──────── Texto seleccionado ────────

Los americanos han heredado la política exterior británica: «No existe política exterior, sino intereses». La Guerra del Opio es un buen ejemplo: abrieron el mercado chino a cañonazos en el siglo XIX. Sobre Sudamérica, Monroe lo dejó claro: «América para los americanos»… que en realidad quería decir «América para los estadounidenses, y además haciéndoles un favor». Pero se debe contraponer eso a lo generosos que fueron en otras partes, como en Europa o Japón.

¿Cómo llega al diario ABC?

Por aquel tiempo Pueblo estaba agonizando. Se estaba yendo todo el mundo: Jesús de la Serna, Emilio Romero, que no lo consiguió. Juan Luis Cebrián. En ABC me llamaron, puse la condición de quedarme en Nueva York y aceptaron.

──────── Sección de datos ────────

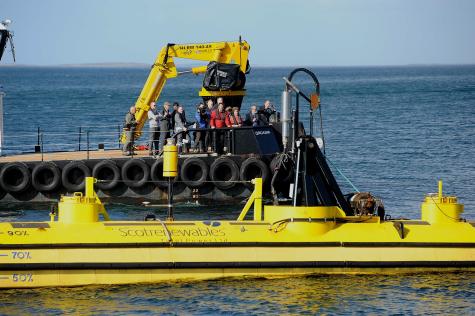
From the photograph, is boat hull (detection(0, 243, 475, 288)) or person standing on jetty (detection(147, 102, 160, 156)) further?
person standing on jetty (detection(147, 102, 160, 156))

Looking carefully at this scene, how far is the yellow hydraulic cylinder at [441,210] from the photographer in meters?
18.0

────────

Según el texto seleccionado, ¿qué condición se puso para aceptar la oferta de ABC? Los datos no intervienen en esto.

Tarea resuelta: La condición fue quedarse en Nueva York.